A trust doesn’t prevent conflict, transparency does
The sisters say that Bennett’s trust, originally created in 1994, required equal treatment of all four of his children. But in the first lawsuit, they claimed that Danny, acting as trustee, acted without transparency. The second lawsuit went further, accusing him of self-dealing, breach of fiduciary duty and unjust enrichment both before and after their father’s death.
The lawsuits focus on Danny’s 2022 sale of Bennett’s name, likeness, memorabilia and personal property to Iconoclast, a legacy management company. The daughters claim they weren’t informed of the terms or even which assets were included. They also allege that Danny received $1.2 million in loans from their father in 2020 and $4.2 million in lifetime gifts, significantly more than the other children received.
Danny has long been credited with his father’s late-career success. But that overlap between personal loyalty and business control now raises legal questions. Danny’s dual role as former manager and trustee complicates whether he acted only in the best interest of the estate.

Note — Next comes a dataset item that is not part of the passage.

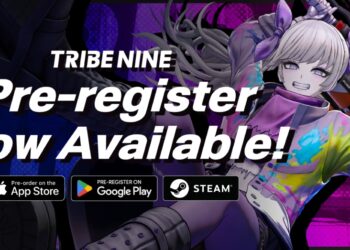 Pra-Pendaftaran TRIBE NINE Kini Dibuka di PC, iOS & Android!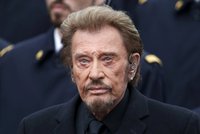 Hallyday vystoupil na podporu Belgičanů. Na rozdíl od Mariah Carey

Did Bennett know? And did it matter?
Allegations of undue influence and diminished capacity are central to the dispute. The sisters argue that in his later years, their father may not have fully understood the deals being made on his behalf. If they can prove that Danny acted against Bennett’s best interests or used his influence to benefit himself, they may succeed in having him removed as trustee. Additionally, he may owe damages to the estate.

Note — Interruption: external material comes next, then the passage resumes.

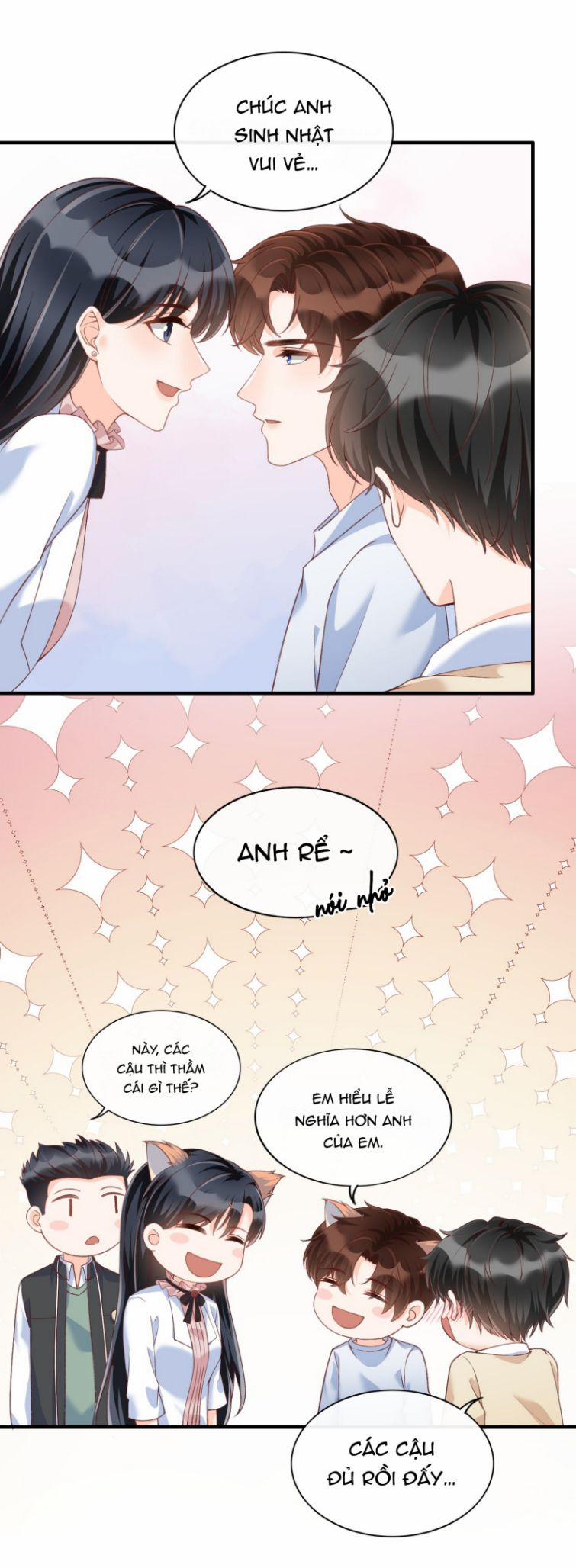 Ngọt Không Ngừng Nghỉ 57 trang 16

The legal filings also challenge the reported $12 million value of Bennett’s estate. The sisters say they each received $245,000, but they argue that doesn’t reflect what their father earned — live performances during his final 15 years reportedly brought in over $100 million. They argue that something doesn’t add up.
A neutral trustee might better have prevented this
Naming a family member as trustee is common, but it doesn’t always serve the family well. Trustees are held to high legal standards: They must act solely in the interest of all beneficiaries and keep clear, open records. This is harder to do — or perhaps harder to believe that it is being done honestly — if the trustee is a sibling, especially one with financial control or personal history.

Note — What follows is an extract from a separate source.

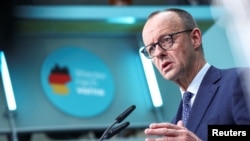 Під час першого голосування, яке відбулося раніше сьогодні, на підтримку Мерца висловилися лише 310 депутатів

If a family member is named, safeguards can include naming a co-trustee who is not part of the family or establishing regular oversight by an outside adviser. A review process or audit requirement can also help prevent or resolve concerns about fairness.
Bennett trusted Danny with his business and personal affairs during his life, but that doesn’t guarantee the other heirs would agree after his death. An independent third-party trustee can help avoid family drama and discord.